Once the flea reaches adulthood its primary goal is to find blood – adult fleas must feed on blood in order to reproduce. Adult fleas only have around a week to find food once they emerge, though they can survive two months to a year between meals. A flea population is unevenly distributed, with 50 percent eggs, 35 percent larvae, 10 percent pupae, and 5 percent adults. Their total life cycle can take as little as two weeks, but may be lengthened to many months if conditions are favorable. Female fleas can lay 500 or more eggs over their life, allowing for phenomenal growth rates.

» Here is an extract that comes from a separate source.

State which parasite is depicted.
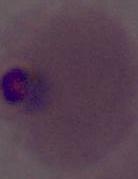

Adult female rabbit fleas, Spilopsyllus cuniculi, can detect the changing levels of cortisol and corticosterone, hormones in the rabbit’s blood that indicate she is getting close to giving birth. This triggers sexual maturity in the fleas and they start producing eggs. As soon as the baby rabbits are born, the fleas make their way down to them and once on board they start feeding, mating, and laying eggs. After 12 days, the adult fleas make their way back to the mother. They complete this mini-migration every time she gives birth.
Fleas and classification
Fleas are related to mecoptera, winged insects with good eyesight. The flightless boreid (snow scorpionfly) with its rudimentary wings seems to be close to the common ancestor of the 2000 or so currently known varieties of flea, which split off in many directions around 160 million years ago. Their evolution continued to produce adaptations for their specialized parasitic niche, such that they now have no wings and their eyes are covered over. The large number of flea species may be attributed to the wide variety of host species they feed on, which provides so many specific ecological niches to adapt to.
Flea systematics are not entirely fixed. While, compared to many other insect groups, fleas have been studied and classified fairly thoroughly, details still remain to be learned about the evolutionary relationships among the different flea lineages.